A prata subiu 4% para cerca de 70,80 dólares na negociação asiática, após a reabertura do Estreito de Ormuz, aliviando a tensão no mercado energético na sequência da confirmação de um acordo de paz entre os EUA e o Irão. A rota assegura quase 20% do fornecimento energético global e o petróleo recuou; o WTI caiu 4,8% para perto de 78,85 dólares, o nível mais baixo em mais de três meses. Nos meses anteriores, o petróleo mais caro tinha alimentado as pressões inflacionistas globais, levando os mercados a reduzir o «pricing» de uma postura dovish dos bancos centrais e a diminuir o apelo de ativos sem rendimento, como a prata.
A atenção vira-se agora para a decisão da Reserva Federal na quarta-feira, com as taxas esperadas inalteradas em 3,50%–3,75%. Em termos técnicos, o XAG/USD manteve-se abaixo da EMA de 20 dias nos 71,70 dólares, preservando um viés ligeiramente bearish no curto prazo, apesar do salto. O RSI regressou à faixa 40,00–60,00 após ter estado abaixo de 40,00, sendo que uma passagem acima de 60,00 é assinalada como um sinal de inversão mais firme; os níveis de resistência mencionados incluem 78,83 e 80,00 dólares, enquanto o suporte é visto em 61,01 dólares. Entre os principais determinantes da prata contam-se os movimentos do USD, as expectativas de taxas de juro, a procura via ETF, a oferta mineira e a reciclagem, a par do uso industrial em eletrónica e solar, e os sinais da rácio Ouro/Prata.
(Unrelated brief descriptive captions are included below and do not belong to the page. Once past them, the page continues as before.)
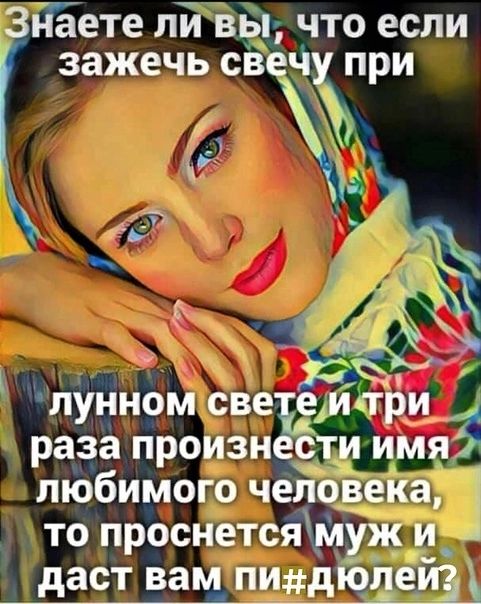 Здаете пй вы что если зажечь свечу при 54 Ёы т мдф Ъ лунном све этти _ раза произне9ти имя любимого чеЛЬЕекщ то проснетсяЖлуж и_ А даст вам_ пщдйрлеш __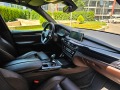 BMW X5 M 50D - [15] 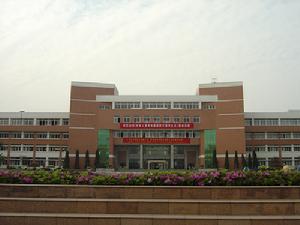 浙江機電職業技術學院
Implicações de Mercado do Acordo EUA-Irão e da Queda do Preço do Petróleo
Estamos a assistir a uma mudança relevante no mercado após o acordo de paz entre os EUA e o Irão e a reabertura do Estreito de Ormuz. A consequente queda dos preços do petróleo é o fator mais significativo a considerar neste momento. Isto altera de forma estrutural as perspetivas de inflação para os próximos meses.
Este desenvolvimento é positivo para ativos sem rendimento, como a prata, na medida em que reduz a pressão sobre a Reserva Federal para manter uma postura hawkish. Com receios de inflação mais contidos, o custo de oportunidade de deter prata diminui de forma significativa. Isso torna-a um ativo mais atrativo no contexto atual.
A recente queda dos preços do crude é uma das mais acentuadas desde o choque de procura de 2020, sustentando a tese de alívio das pressões sobre os preços a nível global. Os dados do Índice de Preços no Consumidor (CPI) dos EUA da semana passada, que mostraram a inflação a arrefecer para uma taxa anual de 2,8%, reforçam esta leitura. A situação recorda o colapso do preço do petróleo em 2014-2015, que antecedeu um período de adiamento das subidas de taxas pela Fed e de relativa força nos metais preciosos.
Estratégia de Trading e Posicionamento Técnico
Tendo este enquadramento em conta, devemos posicionar-nos para uma potencial recuperação dos preços da prata nas próximas semanas. Estamos a considerar a compra de opções call com preços de exercício ligeiramente acima da resistência atual, perto de 71,70 dólares, visando um movimento na direção do intervalo 78 a 80 dólares. Esta estratégia permite capturar o potencial de subida com um perfil de risco definido.
No entanto, é necessário respeitar o quadro técnico, que mostra que o preço continua abaixo da sua média móvel de 20 dias, sinalizando alguma fragilidade residual. Para gerir este risco de curto prazo, poderemos utilizar bull call spreads para reduzir o custo de entrada. Em alternativa, a compra de puts de proteção abaixo do nível de 65 dólares pode cobrir quaisquer posições longas contra uma recuperação falhada.
Todas as atenções estão agora na comunicação da Reserva Federal nesta quarta-feira. Antecipamos que mantenham as taxas inalteradas, mas a sua orientação futura (forward guidance) será determinante para confirmar este novo cenário mais dovish. Procuraremos reforçar as posições após a declaração da Fed, caso valide a nossa visão de uma trajetória de política monetária menos agressiva.